» Task description:
Give back each line below verbatim.

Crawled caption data
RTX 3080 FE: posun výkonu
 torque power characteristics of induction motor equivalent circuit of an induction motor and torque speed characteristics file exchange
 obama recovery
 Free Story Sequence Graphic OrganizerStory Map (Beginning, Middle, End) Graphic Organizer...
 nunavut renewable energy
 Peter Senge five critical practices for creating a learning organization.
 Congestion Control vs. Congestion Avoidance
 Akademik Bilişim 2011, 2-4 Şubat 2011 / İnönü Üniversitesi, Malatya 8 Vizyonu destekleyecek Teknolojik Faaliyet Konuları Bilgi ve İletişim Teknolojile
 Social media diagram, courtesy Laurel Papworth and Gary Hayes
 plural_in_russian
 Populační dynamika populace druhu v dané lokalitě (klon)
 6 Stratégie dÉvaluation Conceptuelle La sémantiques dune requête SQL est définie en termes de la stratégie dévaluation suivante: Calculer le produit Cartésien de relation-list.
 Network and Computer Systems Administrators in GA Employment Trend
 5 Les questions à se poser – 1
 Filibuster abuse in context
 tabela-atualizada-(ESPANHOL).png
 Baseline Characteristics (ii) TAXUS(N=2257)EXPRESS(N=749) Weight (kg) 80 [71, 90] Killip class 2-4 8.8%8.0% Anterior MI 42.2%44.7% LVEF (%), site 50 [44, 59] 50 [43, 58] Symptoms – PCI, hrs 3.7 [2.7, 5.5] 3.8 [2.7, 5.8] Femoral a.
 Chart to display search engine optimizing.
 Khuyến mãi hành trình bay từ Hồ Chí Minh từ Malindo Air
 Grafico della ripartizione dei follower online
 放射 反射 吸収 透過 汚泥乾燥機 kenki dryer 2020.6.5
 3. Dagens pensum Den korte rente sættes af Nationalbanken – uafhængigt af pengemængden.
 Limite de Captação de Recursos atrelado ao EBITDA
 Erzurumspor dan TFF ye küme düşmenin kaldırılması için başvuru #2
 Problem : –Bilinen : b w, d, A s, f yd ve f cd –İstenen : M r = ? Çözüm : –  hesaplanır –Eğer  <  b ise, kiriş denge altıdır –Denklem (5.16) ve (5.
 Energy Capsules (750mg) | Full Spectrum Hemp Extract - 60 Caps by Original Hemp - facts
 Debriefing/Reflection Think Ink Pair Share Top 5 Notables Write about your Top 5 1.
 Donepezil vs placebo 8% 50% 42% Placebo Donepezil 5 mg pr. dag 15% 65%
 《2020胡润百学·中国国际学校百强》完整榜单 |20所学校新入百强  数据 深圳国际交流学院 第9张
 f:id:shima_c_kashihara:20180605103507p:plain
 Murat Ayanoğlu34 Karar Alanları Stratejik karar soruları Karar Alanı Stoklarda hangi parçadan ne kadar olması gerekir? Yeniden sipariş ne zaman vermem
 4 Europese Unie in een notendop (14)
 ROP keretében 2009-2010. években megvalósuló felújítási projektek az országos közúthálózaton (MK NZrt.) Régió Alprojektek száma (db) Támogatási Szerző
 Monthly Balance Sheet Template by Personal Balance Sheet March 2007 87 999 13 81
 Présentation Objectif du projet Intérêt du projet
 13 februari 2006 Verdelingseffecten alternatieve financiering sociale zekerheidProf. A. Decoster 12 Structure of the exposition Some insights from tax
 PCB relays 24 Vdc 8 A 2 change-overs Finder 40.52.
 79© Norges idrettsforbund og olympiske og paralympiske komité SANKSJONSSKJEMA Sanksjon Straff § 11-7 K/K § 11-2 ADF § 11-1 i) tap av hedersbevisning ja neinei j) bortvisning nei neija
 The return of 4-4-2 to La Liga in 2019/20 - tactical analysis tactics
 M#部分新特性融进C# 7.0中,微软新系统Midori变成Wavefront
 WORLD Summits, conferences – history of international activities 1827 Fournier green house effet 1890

» Answer to the exercise:
RTX 3080 FE: posun výkonu
 torque power characteristics of induction motor equivalent circuit of an induction motor and torque speed characteristics file exchange
 obama recovery
 Free Story Sequence Graphic OrganizerStory Map (Beginning, Middle, End) Graphic Organizer...
 nunavut renewable energy
 Peter Senge five critical practices for creating a learning organization.
 Congestion Control vs. Congestion Avoidance
 Akademik Bilişim 2011, 2-4 Şubat 2011 / İnönü Üniversitesi, Malatya 8 Vizyonu destekleyecek Teknolojik Faaliyet Konuları Bilgi ve İletişim Teknolojile
 Social media diagram, courtesy Laurel Papworth and Gary Hayes
 plural_in_russian
 Populační dynamika populace druhu v dané lokalitě (klon)
 6 Stratégie dÉvaluation Conceptuelle La sémantiques dune requête SQL est définie en termes de la stratégie dévaluation suivante: Calculer le produit Cartésien de relation-list.
 Network and Computer Systems Administrators in GA Employment Trend
 5 Les questions à se poser – 1
 Filibuster abuse in context
 tabela-atualizada-(ESPANHOL).png
 Baseline Characteristics (ii) TAXUS(N=2257)EXPRESS(N=749) Weight (kg) 80 [71, 90] Killip class 2-4 8.8%8.0% Anterior MI 42.2%44.7% LVEF (%), site 50 [44, 59] 50 [43, 58] Symptoms – PCI, hrs 3.7 [2.7, 5.5] 3.8 [2.7, 5.8] Femoral a.
 Chart to display search engine optimizing.
 Khuyến mãi hành trình bay từ Hồ Chí Minh từ Malindo Air
 Grafico della ripartizione dei follower online
 放射 反射 吸収 透過 汚泥乾燥機 kenki dryer 2020.6.5
 3. Dagens pensum Den korte rente sættes af Nationalbanken – uafhængigt af pengemængden.
 Limite de Captação de Recursos atrelado ao EBITDA
 Erzurumspor dan TFF ye küme düşmenin kaldırılması için başvuru #2
 Problem : –Bilinen : b w, d, A s, f yd ve f cd –İstenen : M r = ? Çözüm : –  hesaplanır –Eğer  <  b ise, kiriş denge altıdır –Denklem (5.16) ve (5.
 Energy Capsules (750mg) | Full Spectrum Hemp Extract - 60 Caps by Original Hemp - facts
 Debriefing/Reflection Think Ink Pair Share Top 5 Notables Write about your Top 5 1.
 Donepezil vs placebo 8% 50% 42% Placebo Donepezil 5 mg pr. dag 15% 65%
 《2020胡润百学·中国国际学校百强》完整榜单 |20所学校新入百强  数据 深圳国际交流学院 第9张
 f:id:shima_c_kashihara:20180605103507p:plain
 Murat Ayanoğlu34 Karar Alanları Stratejik karar soruları Karar Alanı Stoklarda hangi parçadan ne kadar olması gerekir? Yeniden sipariş ne zaman vermem
 4 Europese Unie in een notendop (14)
 ROP keretében 2009-2010. években megvalósuló felújítási projektek az országos közúthálózaton (MK NZrt.) Régió Alprojektek száma (db) Támogatási Szerző
 Monthly Balance Sheet Template by Personal Balance Sheet March 2007 87 999 13 81
 Présentation Objectif du projet Intérêt du projet
 13 februari 2006 Verdelingseffecten alternatieve financiering sociale zekerheidProf. A. Decoster 12 Structure of the exposition Some insights from tax
 PCB relays 24 Vdc 8 A 2 change-overs Finder 40.52.
 79© Norges idrettsforbund og olympiske og paralympiske komité SANKSJONSSKJEMA Sanksjon Straff § 11-7 K/K § 11-2 ADF § 11-1 i) tap av hedersbevisning ja neinei j) bortvisning nei neija
 The return of 4-4-2 to La Liga in 2019/20 - tactical analysis tactics
 M#部分新特性融进C# 7.0中,微软新系统Midori变成Wavefront
 WORLD Summits, conferences – history of international activities 1827 Fournier green house effet 1890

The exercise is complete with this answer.